Saturday, June 2, 2007

Town & Country


I live in an area of the city that would be considered an urban neighborhood. It's well within the peripheral expressway and only but 3 miles or so from the city center. At the turn of the last century (18s - 19s), this area was actually where the wealthy city folk would buy land and build their country manors in order to get back to the country and revive their souls from the madness of the city. In the century following, as the city grew and absorbed this area and growing well past, my neighborhood became more densely built, gained more infrastructure and many more residents. This probably conjures up images of row houses or brownstones, graffiti, stoop occupying drunks and traffic noise.

Actually, my neighborhood is one of 100+ year old houses with yards with huge trees, most lovingly restored or modernized. There are families and children, retirees, singles, you name it. Just a 5 minute walk up my street is our central business district which has a small movie theater, a number of restaurants, a grocery store, 2 coffee shops, banks, a barber shop, a small library and most importantly, my favorite ice cream shop. An evening stroll will undoubtedly have me cross paths with several acquaintances, neighbors and friends.

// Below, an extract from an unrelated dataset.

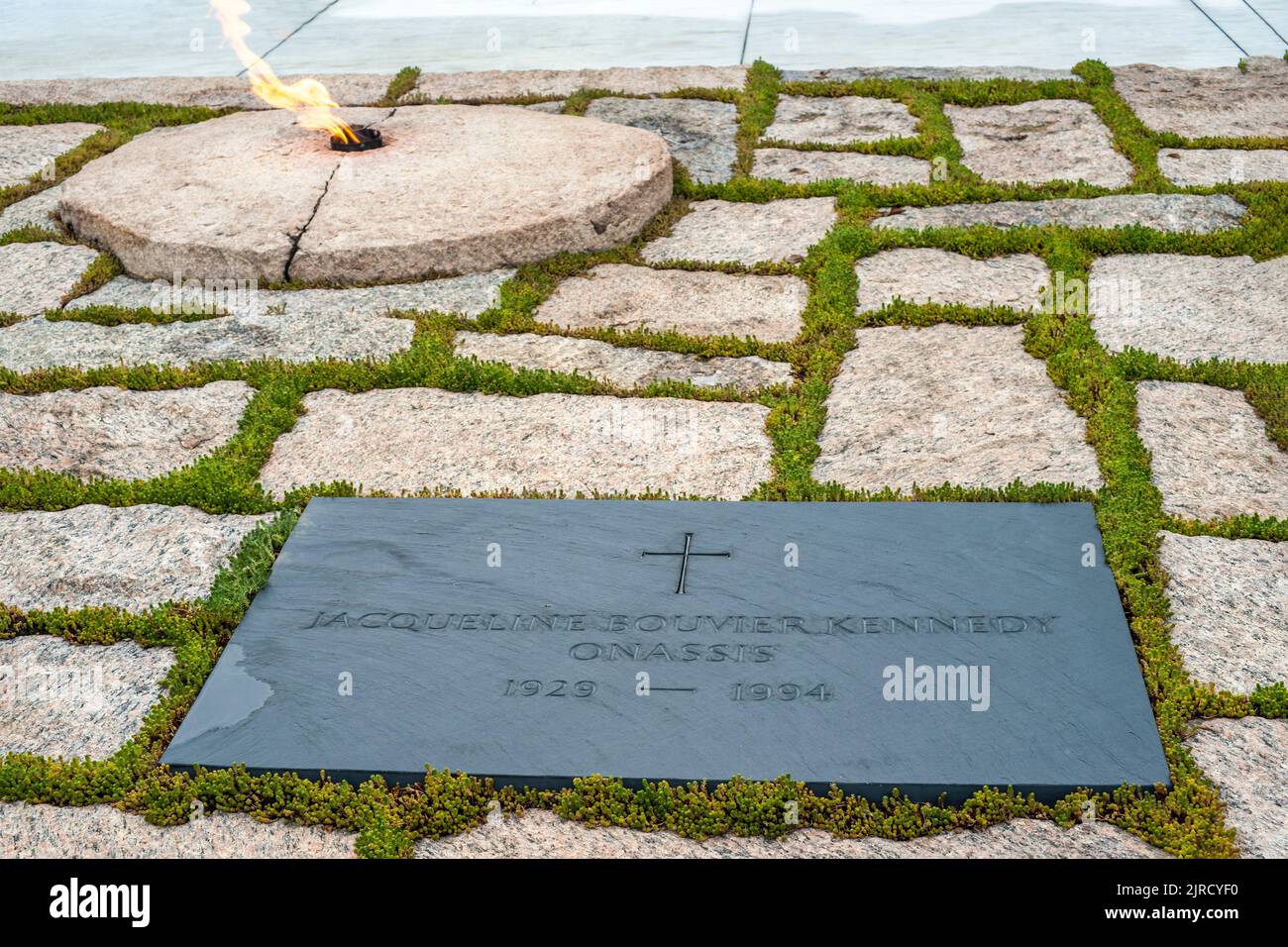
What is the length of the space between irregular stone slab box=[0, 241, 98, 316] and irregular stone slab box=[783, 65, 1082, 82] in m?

I go to my coffee shop and they know how I like my latte. I go to my barber and he knows that I like my hair cut short, like Steve McQueen's in Bullitt. My ice cream "barrista" Molly always serves me up a massive portion of mocha chip and carefully balances the precarious lot of lactic goodness onto a small cone below. What I consider this is a true community.

What I find sadly ironic is that most of my coworkers live out in the suburbs, well beyond the periphery, in a land of matching cookie-cutter houses built in mowed down forests and fields and surrounded by massive thoroughfares and shopping plazas. On the rare occasion that my wife and I are forced to venture out of "the shire" due to invitation or the need to visit some store that only exists out there, we'll have panic attacks at the sheer madness of congestion and creepily homogeneous appearance to everything. When I care enough to ask suburban residents why they choose to live all the way out there they'll typically say that they live there because they like their "communities" (usually walled in enclaves named things like Arbor Centre or Crowne Pointe) and they want to be far away from the city, it's noise, traffic and crime.

I'm not sure I know what they're talking about.

7 comments:

Rena said...

This is a great post, and I so agree with you! You are lucky to live in an area that is not "creepily homogeneous" and also has so much to offer. Great piece of writing!

Forgetfulone said...

What a beautiful town you live in. 100 year old trees... my kind of place!

gautami tripathy said...

It seems to such a beautiful place! Thanks for bringing it into life for us!

Patois42 said...

Oh, your area sounds mighty delightful. And I so like your last sentence!

Crafty Green Poet said...

I really enjoyed your description of your area and its history. It sounds quite a lot like where I live - a community area within a small city - though ours is made up of old tenement flats, rather than houses.

Molly said...

I, too, am not a fan of the suburbs... I cringe every time I enter and love that my town has very little of the big box stores and that we live far from that end of town anyway. No more to the same--hello to adventure!

Finn McKenty said...

well said.

when i was in high school, i dated this girl that lived in a cookie-cutter development outside seattle in a made-up neighborhood named Harbour Pointe (note the "u" and "e" to make it sound old and quaint, even though it was developed in the early 90s to house rich Boeing employees). the housing development itself was called "One Clubhouse Lane," and featured faux-golf holes (marked by those little flags) on the parking strip and near the manmade lake. who did they think they were fooling?